Secure Tool Manifest and Digital Signing Solution for Verifiable MCP and LLM Pipelines
Saeid Jamshidi, Kawser Wazed Nafi, Arghavan Moradi Dakhel, Foutse Khomh, Amin Nikanjam, Mohammad Adnan Hamdaqa
TL;DR
This work tackles the lack of verifiability in LLM tool execution by extending the Model Context Protocol with cryptographically signed manifests, append-only transparency logs, and probabilistic auditing. The Secure Tool Manifest and Digital Signing framework implements a six-stage pipeline (manifest creation, policy enforcement, verification, logging, auditing, metrics) with formal cryptographic guarantees and scalability analyses, achieving near-linear scalability ($R^2=0.998$) and robust end-to-end accountability. Key findings include balanced model utilization ($\mathcal{F}\approx0.97$), stable verification latency, and adaptive enforcement that scales with workload while constraining overhead to below $5\%$ across tested sizes.

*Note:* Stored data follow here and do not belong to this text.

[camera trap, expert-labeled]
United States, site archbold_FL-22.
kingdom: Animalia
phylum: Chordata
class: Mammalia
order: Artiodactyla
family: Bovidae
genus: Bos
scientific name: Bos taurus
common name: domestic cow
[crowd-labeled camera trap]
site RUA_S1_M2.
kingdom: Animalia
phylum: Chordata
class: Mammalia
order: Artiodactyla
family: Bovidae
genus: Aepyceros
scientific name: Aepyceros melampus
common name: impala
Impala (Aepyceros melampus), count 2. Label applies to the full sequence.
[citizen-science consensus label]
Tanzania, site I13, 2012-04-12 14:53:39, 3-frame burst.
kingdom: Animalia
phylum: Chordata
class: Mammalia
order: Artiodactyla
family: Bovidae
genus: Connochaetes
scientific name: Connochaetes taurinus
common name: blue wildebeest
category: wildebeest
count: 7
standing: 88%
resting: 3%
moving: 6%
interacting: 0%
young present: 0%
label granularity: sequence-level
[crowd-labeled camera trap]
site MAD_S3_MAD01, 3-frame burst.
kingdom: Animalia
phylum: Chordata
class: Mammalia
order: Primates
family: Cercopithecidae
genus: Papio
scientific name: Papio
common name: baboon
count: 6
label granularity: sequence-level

The framework provides a reproducible, auditable basis for secure LLM deployment in regulated environments, enabling transparent verification, fair resource distribution, and resilience to adversarial manipulation.
Abstract
Large Language Models (LLMs) are increasingly adopted in sensitive domains such as healthcare and financial institutions' data analytics; however, their execution pipelines remain vulnerable to manipulation and unverifiable behavior. Existing control mechanisms, such as the Model Context Protocol (MCP), define compliance policies for tool invocation but lack verifiable enforcement and transparent validation of model actions. To address this gap, we propose a novel Secure Tool Manifest and Digital Signing Framework, a structured and security-aware extension of Model Context Protocols. The framework enforces cryptographically signed manifests, integrates transparent verification logs, and isolates model-internal execution metadata from user-visible components to ensure verifiable execution integrity. Furthermore, the evaluation demonstrates that the framework scales nearly linearly (R-squared = 0.998), achieves near-perfect acceptance of valid executions while consistently rejecting invalid ones, and maintains balanced model utilization across execution pipelines.